祝音・猫乃見・来探(p3p009413)
優しい白子猫
祝音・猫乃見・来探の関係者
→ イラスト

 暖かい炬燵で蕩けるようにして過ごしている祝音は窓辺に張付いている火鈴の背を眺めた。
 掌をべたりと窓に貼り付けた彼女は鼻先まで引っ付けていたのだろう、少し赤らんだ顔で「祝音、祝音、雪!」と声を弾ませて振り返った。
「雪? わあ、寒くなったしね。みゃー」
「ええ。これなら積もるのかもしれないわね。積もったら雪だるまを作りましょうよ。あのね、猫の耳を付けるのよ!」
 嬉しそうに笑う火鈴に祝音はうんうんと頷いた。火鈴が使用している学生寮には『澄原 火鈴』と書かれた学生鞄などが散乱している。
 そうした物を見れば、彼女がふと口にした『祝音と同じ名前を名乗って、家族みたいに過ごしたい』という言葉が頭に過るのだ。
 それは祝音にとっても嬉しい申し出だった。彼女の事は家族のように思っている。同じ制服を着て、二人で一緒に通学するのも楽しいのだ。
 何時か本当の家族に彼女の事を紹介してやりたい。そうすれば、『独りぼっちの夜妖』である火鈴にも沢山の家族が出来るのだ。
 その機会は屹度クリスマスで良いだろう。楽しいクリスマスに姉達を招き、火鈴を「新しい家族」だと紹介すれば良い。
「祝音?」
「火鈴さんがよければ、お姉ちゃん達を紹介したいんだ。どうかな? みゃー」
「わあ、本当? お姉ちゃん達にお友達って紹介してくれるの?」
 ぱちくりと瞬く火鈴に「新しい家族だよって、言うのどうかなあ」と祝音は問うた。姉か妹か、そうやって悩む火鈴は満更でも無さそうだ。
「ねえ、ねえ、そしたら、澄原ってお名前じゃなくていいのかしら?」
「勿論」
 嬉しそうに脚を揺らす火鈴に祝音も嬉しくなる。それまでに沢山の準備をしよう。パーティーの用意をする前に、雪だるまを作って並べておこう。
 それから、パーティーの招待状を作るのだ。画用紙に「クリスマスパーティー」と書いて猫の絵を沢山書いて姉に渡しに行こう。
 屹度、姉達は不思議そうな顔をするだろうけれどその後はにっこりと笑ってくれる筈だ。
「火鈴さんは何か食べたいモノはある?」
「ショートケーキ!」
「じゃあ、苺のケーキにしようかな」
「あ、でも、クリスマスみたいな樹みたいなあれ!」
「……ケーキ?」
「ケーキ!」
 ほら、とチラシを持ってやって来た火鈴が指差していたのはブッシュドノエルだった。確かに『クリスマスみたいな樹』だ。ぱちりと瞬いてから祝音は思わず笑う。
「うん、じゃあ、これも買おう。みゃー」
「みゃー!」
 嬉しそうに微笑んだ火鈴は「素敵なパーティーにしましょうね」と尾を揺らしている。燃えるような毛並みを持った夜妖の『家族』は本当に嬉しそうに笑うのだ。

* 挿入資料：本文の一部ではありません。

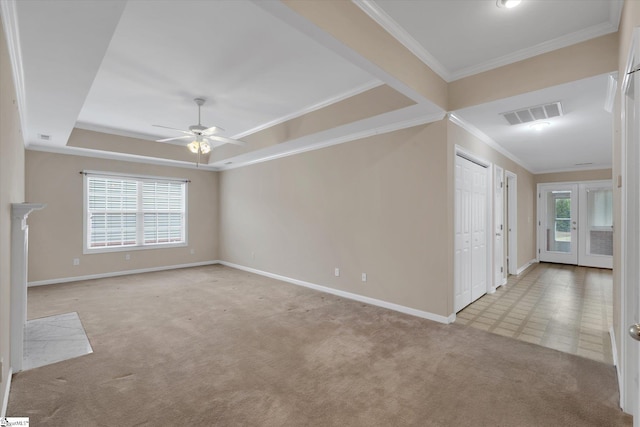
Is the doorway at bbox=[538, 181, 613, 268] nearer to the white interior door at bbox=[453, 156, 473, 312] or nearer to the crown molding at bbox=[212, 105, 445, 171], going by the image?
the white interior door at bbox=[453, 156, 473, 312]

「じゃあ、雪が降ってきたら雪だるまを作りに行こう。お姉ちゃん達に見せようね。みゃー」
「ええ。猫の耳もしっかりつけましょうね! 二人を並べているんだってお姉ちゃん達に自慢しなくっちゃ」
 火鈴は「その日のお洋服も買いに行きましょう、祝音」とお小遣いの入った財布を握り締めている。そんな彼女に祝音は「大忙しだね」と笑った。
 祝音にとって火鈴は平和そのものだ。大忙しで世界を飛び回ることが多いけれど、それでも、平穏の陽だまりのように彼女は練達で待っている。

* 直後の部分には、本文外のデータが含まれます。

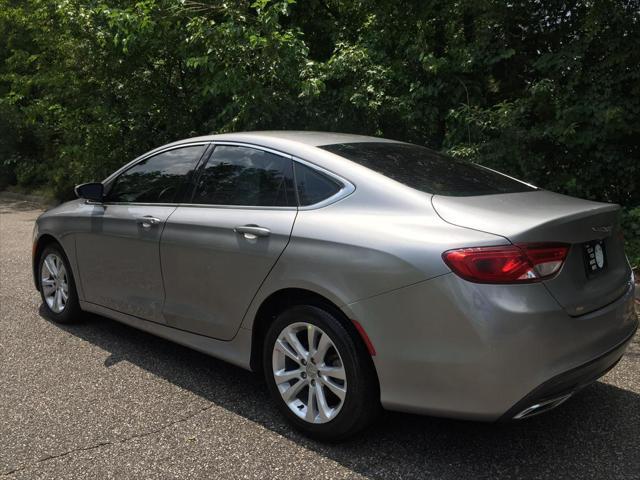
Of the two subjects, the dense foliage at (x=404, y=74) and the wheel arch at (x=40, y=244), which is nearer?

 危ない事をしないというのは保護をしてくれた澄原病院との約束なのだそうだ。危険地帯に行かず、普通の学生のように過ごす事が彼女にとっての幸せでもある。
「ねえ、祝音はゆっくりしたい?」
「どうして?」
「だって、沢山忙しそうだもの。怪我をしたりもするでしょう。わたし、夜妖だからいざとなれば祝音のために頑張れると思うけど……」
「でも、戦うのは嫌いだよね?」
「そう。きらいなの。でも、祝音が怪我する方が嫌いよ。だから、気をつけてね」
 尾をゆらゆらとさせながら火鈴は静かに言った。「だって、家族だもん」と付け加えた後に火鈴の頬が赤く染まる。
 本当に嬉しそうに彼女はそう言うのだ。夜妖として孤独だった彼女にとって、祝音は『大切な家族』だ。それを口に出来る事がどれ程に嬉しいのだろう。
「うふふ、うふふ。祝音。ゆっくりしていたいならおこたで猫たちとぬくぬくしましょう。大丈夫よ、明日もあるもん」
「でも、火鈴さんは宿題をして居ないと思う。しなくちゃダメだよ? みゃー」
「みゃっ……だ、大丈夫よ。りん、これでも数学は得意だったのよ。国語はちょっとだけ苦手なの。
 だって、この人の気持ちを答えなさいって、わからないわ。わからないものがおおいもの。だから、……お、教えて……」
「仕方ないなあ」
「あ、お兄ちゃんみたいな顔をした! りんのほうがお姉ちゃんなのよ! ちょっと苦手なことがあるだけ!」
 拗ねた火鈴に祝音はくすくすと笑う。「うん、お姉ちゃんだよ」と笑いかけたならば更に拗ねてみせるのだ。
 そんな様子が楽しくて、祝音はこの平穏がもっともっと続いていけば良いのになあと何時までも楽しそうにはししている火鈴の横顔を見てそう思った。